• **TEXT TO READ**
-- start --
I shall go further on the consultation. The Northamptonshire Healthcare NHS Foundation Trust and Healthwatch Northamptonshire support a reduction in the number of councils. They both welcome the closer integration possible as a result of having to engage with fewer authorities, and agree that this is a positive opportunity for change to secure a sustainable future. The Northamptonshire police and crime commissioner is supportive and stated that the

“creation of unitary authorities would bring about clarity for the public and present opportunities for greater co-ordination, realisation of efficiencies and simpler partnership working.”

Finally, the Northamptonshire County Association of Local Councils reported that an overwhelming majority of town and parish councillors supported the principle of unitary authorities being established. We should not dismiss the opinions of local people in this respect. This allows me to pick up a point made by the noble Baroness, Lady Pinnock, about taking “local” out of “local government”. I point out to her that the new parish and town councils are in the process of being established, including in Kettering, Northampton and Wellingborough—note those names. I welcome and encourage this as an important way to strengthen local democracy and enable decisions to be taken to reflect the needs of local communities. I do not agree entirely with the noble Baroness that the local is being taken out the process. In my view, we still have some very robust local democracy.

I will pick up another point made by the noble Baroness about the role of councillors in the cabinet system. I think her point was that only 10 were making decisions, as opposed to the other 93—sorry, 89; my maths is bad. It will be for the new councils to determine the role of councillors and to ensure that all councillors can take a full role in representing their residents and ensuring an effective local democracy.
-- end --
• **STORED DATA**
-- start --
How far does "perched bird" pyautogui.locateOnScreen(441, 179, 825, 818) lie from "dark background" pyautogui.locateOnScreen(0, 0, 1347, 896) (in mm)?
-- end --
• **DIRECTIVES**
• A. According to the passage on Northamptonshire councils, in which places are new parish and town councils being established?
• B. Duplicate the passage on Northamptonshire councils starting at "I will pick" and ending at "effective local democracy.".

• **RESPONSES**
• A. Kettering, Northampton and Wellingborough.

• B.
I will pick up another point made by the noble Baroness about the role of councillors in the cabinet system. I think her point was that only 10 were making decisions, as opposed to the other 93—sorry, 89; my maths is bad. It will be for the new councils to determine the role of councillors and to ensure that all councillors can take a full role in representing their residents and ensuring an effective local democracy.